The memory rips through me, bittersweet. I light the tiny lamp beside his empty bed. Then I climb in and press my cheek to his pillow, hoping to catch a scent of my boy and remember how preciously he tucked his little fists beneath his chin. By day he was as fierce as a Berber warrior, but at night, what a sweet babe he was …
Thinking I am alone, I am startled by something cold and wet against my hand and look down to see the nose of my son’s dog. How soft her ears are, I think as I stroke her big ugly head. Luna climbs up into the bed next to me and I stroke her, wondering if she too is searching for my son. She was there with him at the end, barking and barking. She might have abandoned him to the fire, running away in fear as the horses did. But she stayed with him, a loyal hound indeed.
Luna’s silver paws have healed up nicely, but she is shy of flame now, her eyes wary when I lift the lamp to get a closer look at Isidora’s handiwork. “Poor dog. You will never forget and neither will I.”

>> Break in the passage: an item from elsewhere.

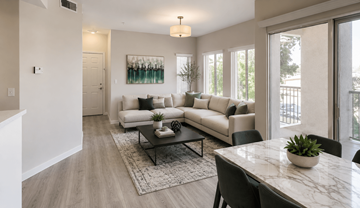 Phoenix apartment for rent - A living room with a white couch and a coffee table.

My son did not die in a bed, in the arms of his mother. He died near this dog, and I want to be near him. I whisper my son’s name and offer the bewildered animal the comfort that I cannot give to Ptolemy. I stroke her, searching the warmth of her coat, reaching for any tendril of connection to my son’s spirit.
All at once, the hound lifts her head in alertness at a noise at the door and I glance up to see Juba there. We have startled the king as much as he has startled us, and he gruffly asks, “What are you doing here with Ptolemy’s dog?”